Brief 1 - Reproduce, word for word, the stretch of the insulin-prices page from "The goal of" through "to the medication.".
Brief 2 - List each risk that the insulin-prices page says diabetics face without the required insulin.

Text under study -
>>>
Insulin Prices Overview: The ADA’s Efforts To Reduce Cost

It Costs To Stay Alive

The American Diabetes Association is taking a stance against expensive insulin treatments.  Since 2002, the price of insulin has tripled.

Pricing is set through a complex supply chain which includes manufacturers, wholesalers, pharmacy benefit managers (PBMs), insurers, and pharmacies.

Insulin is a life-saving drug that is necessary for people with diabetes. As the prices continue to rise across the boards, many diabetics can no longer afford it.  The prices for insulin in government programs, like Medicaid for example, have risen too.

A History Of Insulin Price Increases

Today, Humalog, a short-acting insulin costs nearly $275 for a 10mL bottle. That price reflects a 7.8% increase from July 2016 pricing. According to Business Insider last month, this price has risen steeply over the past 20 years.  In 1996, Humalog cost about $25. It doubled to $50 in 2003. In 2010, the price was $100. Then, in 2014 a Humalog prescription was about $200. And now it is $275.

Living conditions and expenses are compromised for those that are uninsured or, underinsured, and patients that need several daily doses.

Pricing is not set just by pharmaceutical companies. Manufacturing costs and health insurance plan discounts affect insulin drug costs too. It is difficult to find the prescription drug breakdowns since much of the information of manufacturers and health insurance companies is confidential. Drug wholesalers and distributors, PBMs, health plans and some retail pharmacy chains act as middlemen to negotiate prices and take a cut of the prices. Then, the middlemen increase the price of the drug. When the price cuts are not passed down to the consumers, medications like insulin are overpriced and often become too expensive for the patient to afford.

The Need For Insulin Is Undeniable

Without treatment through insulin, diabetics risk serious long and short term health complications. Without the required insulin, diabetics risk going blind, having amputations, failure of kidney functions, heart attack, stroke, and death.

The ADA Works To Reduce Costs of Insulin

The goal of the ADA is to increase transparency and get the petition spread across the country. Then, people requiring insulin can get their treatment at a more affordable rate.  Once signed, the petition will be sent to Congress.  In court, reasons for insulin price increases will need to be identified.

You can read and sign the petition today.

There needs to be assurance that all people needing insulin have affordable access to the medication.

Shopping Around To Save Money

If you go to Walmart to get your insulin, you may pay $25 out of pocket and not go through your insurance provider. However, not going through your health insurance provider could risk your health insurance thinking you are no longer on insulin. If that happens, the insurance company could stop paying for the strips, monitors, or pumps.  So, make sure to mention to your pharmacist that you’d like to have your insulin purchase put through their online billing system. This way, your health insurance provider will have your supplies covered at no charge.

Kara Stiles says, “There are “old school” insulins available at Walmart for $25/bottle. They’re not as good as the analogs, but they’ll save your life in a pinch.”

In European countries, diabetics pay about a sixth of what the US charges. This is because the US does not regulate prescription drug prices. Insulin treatment is commonly noted as one of the most expensive drugs on the market.  Allison Tsai says that in 2014 insulin was a $24 billion global industry and according to P&S Market Research, this number will double to $48 billion before or by 2020.

Regulating Costs

If the government could regulate how much insulin companies charge for insulin, patients would be more capable of buying their necessary medications.  The government could make efforts to reduce costs by having the private market set the prices. Then, Congress could work out a regulatory system like what was done with Medicare.
<<<
Stored data -
>>>
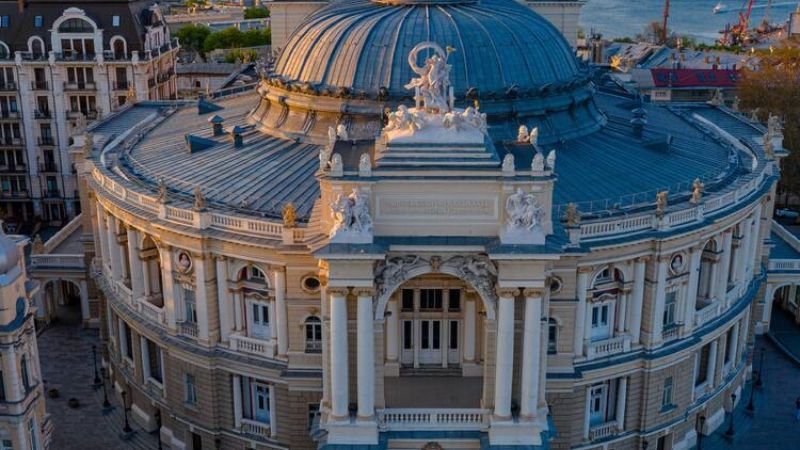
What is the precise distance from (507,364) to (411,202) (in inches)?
398

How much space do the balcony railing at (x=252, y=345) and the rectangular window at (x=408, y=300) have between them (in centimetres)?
857

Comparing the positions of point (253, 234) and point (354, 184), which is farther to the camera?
point (253, 234)

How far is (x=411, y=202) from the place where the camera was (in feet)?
170

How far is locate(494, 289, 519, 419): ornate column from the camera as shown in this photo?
171 ft

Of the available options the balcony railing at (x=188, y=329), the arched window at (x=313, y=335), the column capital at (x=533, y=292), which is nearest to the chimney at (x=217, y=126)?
the balcony railing at (x=188, y=329)

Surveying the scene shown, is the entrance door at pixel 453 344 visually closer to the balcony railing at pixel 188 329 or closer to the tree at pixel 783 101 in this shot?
the balcony railing at pixel 188 329

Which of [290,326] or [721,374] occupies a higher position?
[290,326]

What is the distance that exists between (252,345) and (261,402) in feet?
15.3

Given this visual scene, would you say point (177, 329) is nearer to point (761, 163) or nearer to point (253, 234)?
point (253, 234)

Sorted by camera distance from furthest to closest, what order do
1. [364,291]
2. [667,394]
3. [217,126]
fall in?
[217,126] < [667,394] < [364,291]

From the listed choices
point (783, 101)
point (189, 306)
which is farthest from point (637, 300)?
point (783, 101)

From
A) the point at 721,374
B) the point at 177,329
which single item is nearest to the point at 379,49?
the point at 177,329

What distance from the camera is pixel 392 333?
61156mm

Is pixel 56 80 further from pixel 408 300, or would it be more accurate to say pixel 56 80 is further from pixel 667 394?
<<<
Your solution 1 -
The goal of the ADA is to increase transparency and get the petition spread across the country. Then, people requiring insulin can get their treatment at a more affordable rate.  Once signed, the petition will be sent to Congress.  In court, reasons for insulin price increases will need to be identified.

You can read and sign the petition today.

There needs to be assurance that all people needing insulin have affordable access to the medication.

Your solution 2 -
- Going blind
- Having amputations
- Failure of kidney functions
- Heart attack
- Stroke
- Death